In front of hundreds of exuberant Interior community members, U.S. Air Force Col. Mike Winkler delivered the news Monday that many Alaskans have been waiting on for years: Two F-35 Joint Strike Fighter squadrons are headed to Eielson Air Force Base. It’s the end of a long road for those who have fought for the jets to be placed locally and one that will have a major economic impact to local communities. Perhaps most importantly, it signals a recognition at the highest level of the U.S. military that Alaska is in a position to help America retain a leadership posture in world affairs in coming years and decades. A new chapter for Eielson has begun.
Speakers at the Fairbanks Chamber of Commerce luncheon at which the jets’ placement was officially announced rightly framed the news as the culmination of a decade-long battle that started in 2005 with Eielson’s placement on the base realignment and closure list, which would have shuttered the base except for potential use as a training site a few weeks per year.

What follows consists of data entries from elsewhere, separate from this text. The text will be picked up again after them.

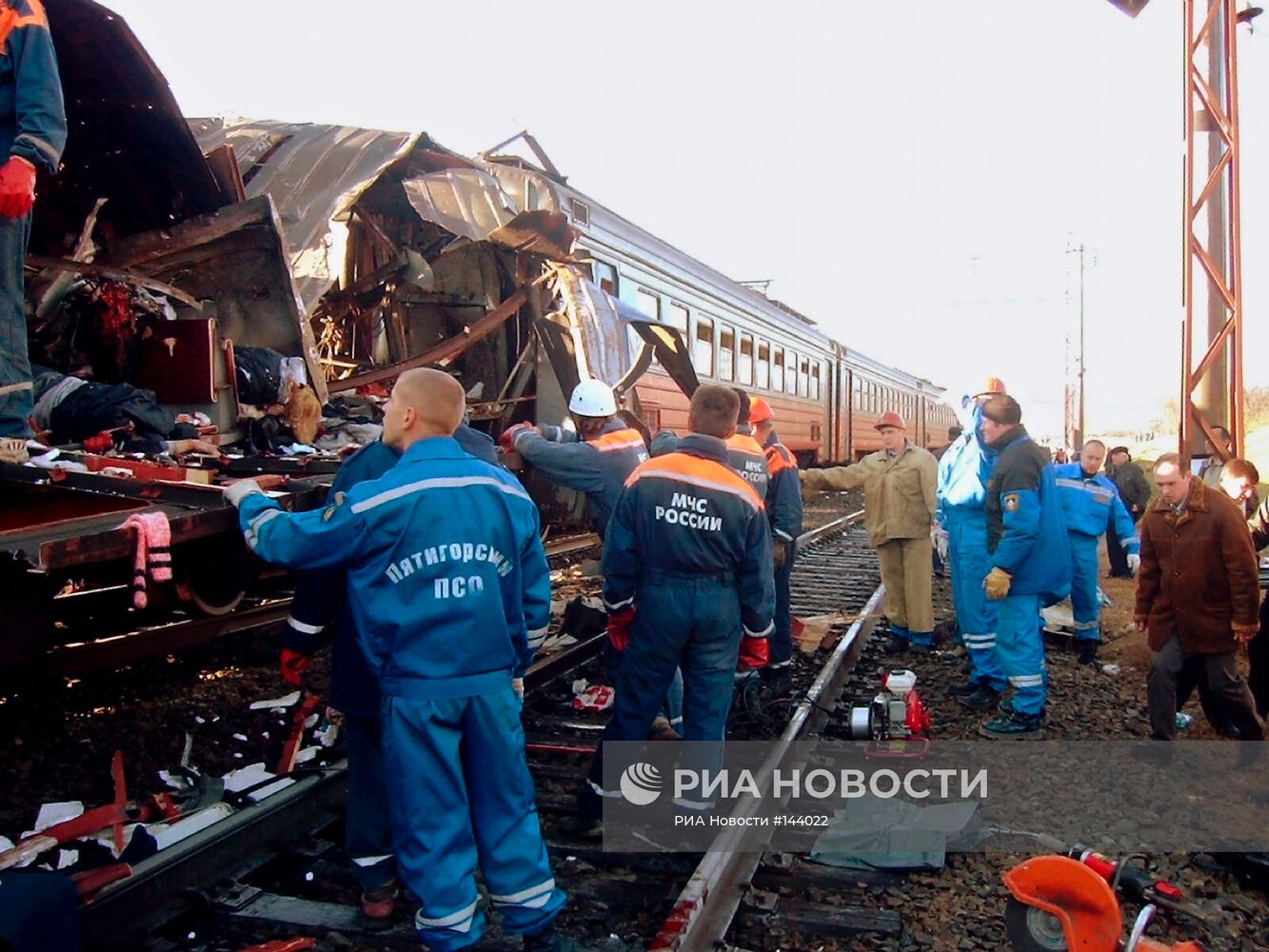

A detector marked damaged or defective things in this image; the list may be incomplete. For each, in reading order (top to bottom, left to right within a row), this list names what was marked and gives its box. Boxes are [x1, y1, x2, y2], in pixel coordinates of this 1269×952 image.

broken wooden plank [24, 255, 204, 310]
torn metal roof [189, 118, 416, 313]
crumpled metal panel [192, 118, 418, 313]
broken wooden plank [327, 282, 530, 393]
crumpled metal panel [395, 171, 515, 246]
wrecked railway carriage [2, 0, 954, 675]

The base’s closure would have crippled the local economy and meant big changes for an area with as strong a military presence as has historically been the case in the Interior. Community members and leaders fought back, keeping pressure on military brass in Washington, D.C., to explain their reasoning and packing the Carlson Center for a Base Closure and Realignment Commission hearing. Against the odds, that effort succeeded, and Eielson stayed open, despite the loss in 2007 of the base’s A-10 squadron. It took until 2013 for closure plans for the base to be formally shelved.
In 2009, when the prospect of F-35s in Alaska was dim, even the state’s Congressional delegation appeared glum in their expectations for landing the jets. When Eielson scored in the middle third of more than 200 bases nationwide in consideration for a squadron of the fighters, Alaska’s representatives in Washington, D.C., expressed their mood as “disappointed,” and vowed to keep fighting to get Pentagon brass to understand the state’s strategic importance.
The community kept fighting, too, showing up in droves to support both the placement of F-35s at Eielson and the retention of the base’s F-16 Aggressor squadron. Those efforts — by the community and Alaska’s leaders — eventually paid off, with Eielson rising to the top of Pacific bases slated to receive the jets. What was more, the defense of the Aggressor squadron proved successful as well, leaving Eielson as the only base to receive F-35s and keep its existing F-16 unit.
From a military standpoint, the advantages of Eielson have been borne out by geopolitics and a slowly shifting strategic focus. When President Barack Obama announced a shift in U.S. military posture to a Pacific-facing strategy, it confirmed the views of Alaskans that the state is uniquely positioned to deal with current and emerging threats to global stability, both across the Pacific Ocean and over the pole.
The basing of the F-35s — 54 in all, two squadrons of 24 plus six relief planes — will have a huge positive economic impact for the Interior. Direct spending on construction during the next five years at the base is estimated at $500 million. Thousands of families will come along with the jets, an estimated total of more than 3,000 people in all. Likewise, thousands of direct and indirect jobs will come along as a result. It’s a big piece of economic good news at a time when local communities and the state sorely needed one.
Still, the Interior’s history should inform residents that there is no such thing as unalloyed good news, and there is always another hill to climb. The selection of Eielson as a home for the F-35 squadrons, while a tremendous boon, relies on funding bills Congress has yet to pass, and there are still well-publicized issues with the jets that need to be worked out before the fighters see combat. Those issues could affect at least the timetable if not the end placement of the squadrons. Alaskans should advocate for the resolution of capability issues, too, as our nation’s fighting men and women deserve a fully functional fifth-generation fighter to help them complete their mission. Finally, residents should keep a weather eye out that in our exuberance, we don’t simply exchange one backbone economic sector to which our state’s welfare is handcuffed for another.
The announcement of Eielson as the destination for the F-35 Joint Strike Fighter, however, is great news for the Interior community and state alike. In addition to its economic and community impacts, the placement signifies a recognition of a new era for Alaska — a turning point, as Sen. Lisa Murkowski said Monday, for air power in the Pacific. The strategic importance of Alaska has been recognized, and Eielson looks to be its northern crown jewel.